В это краткое мгновение в отдаленной пустыне в Нью-Мексико неимоверные умственные и физические усилия всех этих людей внезапно и неожиданно принесли свои заслуженные плоды. Доктор Оппенгеймер, на котором лежала тяжелейшая ответственность, чувствовал все большее напряжение, когда наступил отсчет последних секунд. Он едва дышал. Он оперся о столб, чтобы не упасть. В течение последних нескольких секунд он неподвижно смотрел вперед, и, когда прозвучала команда „Старт!“ и вспыхнул небывалой яркости свет, вслед за которым сразу послышался низкий грохочущий рокот взрыва, на его лице появилось выражение небывалого облегчения. Несколько наблюдателей, стоявших за укрытием, чтобы увидеть световой эффект, были сбиты с ног взрывной волной.

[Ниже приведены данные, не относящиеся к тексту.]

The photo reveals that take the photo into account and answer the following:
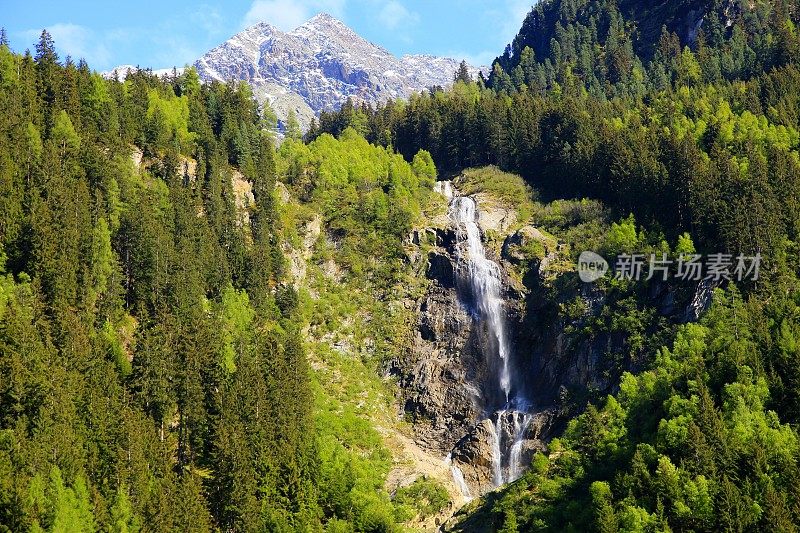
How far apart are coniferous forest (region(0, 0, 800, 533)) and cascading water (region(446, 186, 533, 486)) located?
22.2ft

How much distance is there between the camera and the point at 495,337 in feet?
318

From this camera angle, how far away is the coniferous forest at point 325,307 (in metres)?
58.6

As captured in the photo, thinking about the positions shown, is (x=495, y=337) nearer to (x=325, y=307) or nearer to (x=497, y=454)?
(x=497, y=454)

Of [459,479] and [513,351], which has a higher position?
[513,351]

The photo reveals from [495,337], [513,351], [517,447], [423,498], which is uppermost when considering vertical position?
[495,337]

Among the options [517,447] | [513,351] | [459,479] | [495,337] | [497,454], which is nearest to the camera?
[459,479]

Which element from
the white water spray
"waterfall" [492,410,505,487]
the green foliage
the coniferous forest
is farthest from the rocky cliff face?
the green foliage

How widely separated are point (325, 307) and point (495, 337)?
21.2m

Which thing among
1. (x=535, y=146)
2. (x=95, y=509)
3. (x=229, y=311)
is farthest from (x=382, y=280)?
(x=95, y=509)

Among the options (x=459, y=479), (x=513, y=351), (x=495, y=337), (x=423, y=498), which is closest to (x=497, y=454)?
(x=459, y=479)

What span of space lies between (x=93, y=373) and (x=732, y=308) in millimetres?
58030

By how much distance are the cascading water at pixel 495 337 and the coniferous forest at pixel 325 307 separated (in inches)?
267

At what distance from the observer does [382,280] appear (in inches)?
4008

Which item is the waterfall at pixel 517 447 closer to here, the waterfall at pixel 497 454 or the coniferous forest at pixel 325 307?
the waterfall at pixel 497 454
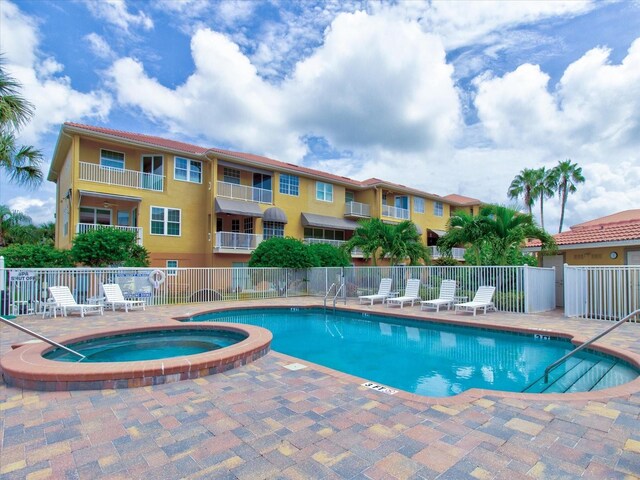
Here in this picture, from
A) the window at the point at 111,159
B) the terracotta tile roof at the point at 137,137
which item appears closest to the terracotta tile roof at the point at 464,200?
the terracotta tile roof at the point at 137,137

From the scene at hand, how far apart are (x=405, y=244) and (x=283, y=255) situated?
641cm

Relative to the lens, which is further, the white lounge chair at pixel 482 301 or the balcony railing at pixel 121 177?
the balcony railing at pixel 121 177

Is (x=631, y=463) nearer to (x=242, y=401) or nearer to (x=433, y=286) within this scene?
(x=242, y=401)

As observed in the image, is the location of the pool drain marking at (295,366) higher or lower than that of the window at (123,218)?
lower

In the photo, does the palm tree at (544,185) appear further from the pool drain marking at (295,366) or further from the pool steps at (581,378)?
the pool drain marking at (295,366)

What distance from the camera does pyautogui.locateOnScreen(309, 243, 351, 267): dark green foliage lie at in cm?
2119

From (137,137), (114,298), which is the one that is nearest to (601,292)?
(114,298)

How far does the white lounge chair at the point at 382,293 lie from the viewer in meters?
16.1

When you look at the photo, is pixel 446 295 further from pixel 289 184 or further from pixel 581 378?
pixel 289 184

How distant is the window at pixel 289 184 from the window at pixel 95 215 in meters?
11.0

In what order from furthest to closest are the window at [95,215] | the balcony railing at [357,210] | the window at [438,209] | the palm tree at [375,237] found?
the window at [438,209], the balcony railing at [357,210], the window at [95,215], the palm tree at [375,237]

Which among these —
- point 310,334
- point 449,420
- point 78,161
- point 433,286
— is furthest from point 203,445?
point 78,161

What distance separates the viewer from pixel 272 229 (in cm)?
2573

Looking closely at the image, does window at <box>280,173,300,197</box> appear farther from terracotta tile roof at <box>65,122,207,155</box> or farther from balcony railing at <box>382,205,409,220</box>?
balcony railing at <box>382,205,409,220</box>
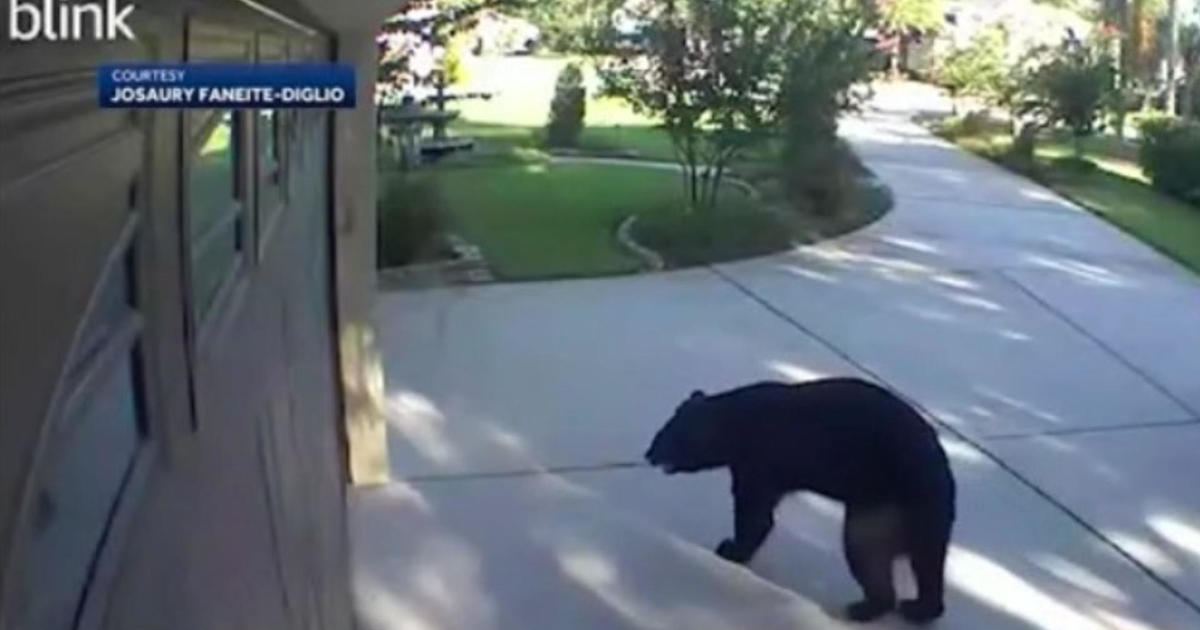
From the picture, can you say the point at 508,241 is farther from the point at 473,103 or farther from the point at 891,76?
the point at 891,76

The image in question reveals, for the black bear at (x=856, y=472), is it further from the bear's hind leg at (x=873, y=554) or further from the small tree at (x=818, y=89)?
the small tree at (x=818, y=89)

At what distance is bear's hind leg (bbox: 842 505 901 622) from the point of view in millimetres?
3750

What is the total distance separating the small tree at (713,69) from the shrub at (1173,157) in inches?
140

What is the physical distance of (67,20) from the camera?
86 cm

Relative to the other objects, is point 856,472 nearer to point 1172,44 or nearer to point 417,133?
point 417,133

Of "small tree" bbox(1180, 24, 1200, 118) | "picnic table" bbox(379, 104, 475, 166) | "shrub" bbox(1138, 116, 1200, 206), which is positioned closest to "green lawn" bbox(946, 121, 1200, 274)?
"shrub" bbox(1138, 116, 1200, 206)

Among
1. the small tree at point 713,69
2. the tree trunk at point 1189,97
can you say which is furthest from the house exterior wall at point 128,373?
the tree trunk at point 1189,97

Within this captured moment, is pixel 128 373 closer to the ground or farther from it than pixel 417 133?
farther from it

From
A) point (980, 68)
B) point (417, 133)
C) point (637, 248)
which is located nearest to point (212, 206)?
point (637, 248)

Напряжение в помещении разрядилось, и все начали поздравлять друг друга. Каждый ощущал: „Вот оно!“ Не важно, какие это могло иметь последствия, все понимали, что невозможная, казалось, научная задача была решена. Атомная бомба уже больше не существовала только в мечтах физиков-теоретиков. Она была почти зрелой при рождении. Она стала великой новой силой, которую можно было теперь использовать во благо или во зло. Многие в укрытии были охвачены чувством, что те из них, кто был связан с ее рождением, должны посвятить свою жизнь миссии, навсегда посвященной защите добра, и никогда — зла.
Доктор Кистяковский, импульсивный русский, обнял доктора Оппенгеймера. Все ликовали. Долго сдерживаемые чувства в эти несколько минут вырвались наружу. Все, казалось, мгновенно поняли, что результаты испытания превзошли самые оптимистичные ожидания и самые безумные надежды ученых. Все, казалось, почувствовали, что они присутствуют при рождении новой эры — эры атомной энергии, и осознали свою глубокую ответственность, обязанность направить ее ужасную силу, впервые освобожденную в истории человечества, в нужное русло.

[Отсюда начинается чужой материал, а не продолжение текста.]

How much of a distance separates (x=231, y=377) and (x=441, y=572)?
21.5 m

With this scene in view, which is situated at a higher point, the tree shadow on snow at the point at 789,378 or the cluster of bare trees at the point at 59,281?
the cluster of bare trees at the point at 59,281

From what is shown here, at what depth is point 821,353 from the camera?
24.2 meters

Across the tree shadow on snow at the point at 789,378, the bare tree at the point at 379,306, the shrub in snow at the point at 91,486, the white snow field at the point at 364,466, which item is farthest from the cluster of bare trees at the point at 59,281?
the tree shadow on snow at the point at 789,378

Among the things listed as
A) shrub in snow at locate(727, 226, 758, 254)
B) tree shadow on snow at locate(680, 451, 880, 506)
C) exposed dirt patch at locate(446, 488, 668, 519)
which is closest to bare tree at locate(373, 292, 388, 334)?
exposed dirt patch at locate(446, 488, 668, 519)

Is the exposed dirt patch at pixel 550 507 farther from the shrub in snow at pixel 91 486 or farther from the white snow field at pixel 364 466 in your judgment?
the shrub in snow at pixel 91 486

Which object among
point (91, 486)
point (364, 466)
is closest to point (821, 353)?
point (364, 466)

Что касается продолжающейся войны, появилось чувство — что бы еще ни случилось, теперь мы имеем средство обеспечить ее быстрое завершение и спасти жизни тысяч американцев. Что касается будущего, в жизнь вошло нечто большое и нечто новое, что окажется более важным, чем открытие электричества или какие-либо иные большие открытия, которые столь сильно повлияли на наше существование.
Полученные результаты вполне могут быть названы беспрецедентными, великолепными, прекрасными, поразительными и ужасающими. Никогда прежде не появлялось созданное человеком устройство такой поразительной мощности. Световые эффекты не поддаются описанию. Вся местность была залита ослепительным светом, интенсивность которого во много раз превосходила свет полуденного солнца. Он был золотым, пурпурным, фиолетовым, серым и голубым. Был освещен каждый пик и ущелье горного хребта с такой четкостью и красотой, что представить это было просто невозможно; и чтобы это можно было понять, необходимо было это увидеть своими глазами. Это была красота, о которой мечтают великие поэты, но описывают ее блеклым языком, не отражающим действительность. В первые 30 секунд после взрыва плотная стена воздуха сносила людей и предметы; и почти сразу же за ней распространился сильный ужасный, словно предупреждавший о дне Страшного суда, рев, который заставил нас почувствовать себя жалкими созданиями под ударами сил, которыми прежде повелевал только Всемогущий Бог. Недостаточно слов, чтобы рассказать тем, кто не присутствовал при этом, о физических, ментальных и психологических последствиях взрыва. Для того, чтобы понять это, надо было присутствовать при этом». (На этом заканчивается рассказ генерала Фаррела.)
12. Мои (генерала Гроувза) впечатления о самых впечатляющих моментах ночи таковы.
Проспав около часа, я встал в 01 ч. 00 мин., и с этого времени был неотступно вместе с доктором Оппенгеймером до 5 часов утра. Естественно, он был очень нервным, хотя мысль его работала как всегда эффективно. Я был занят тем, что старался оградить его от назойливых советов его помощников, находившихся в возбужденном состоянии и нервничавших из-за погодных условий. В 3 ч. 30 мин. мы приняли решение, что мы можем взорвать заряд в 5 ч. 30 мин. К 4 часам дождь прекратился, но все небо было закрыто тучами. Наше решение крепло по мере того, как время шло. В течение этих часов мы неоднократно выходили из контрольного пункта во мрак ночи взглянуть на звезды, чтобы понять, не становится ли та или иная из них ярче и заметнее. В 5 ч. 10 мин. я оставил доктора Оппенгеймера одного и вернулся на главный наблюдательный пункт, который располагался в 17 тыс. ярдах от места взрыва.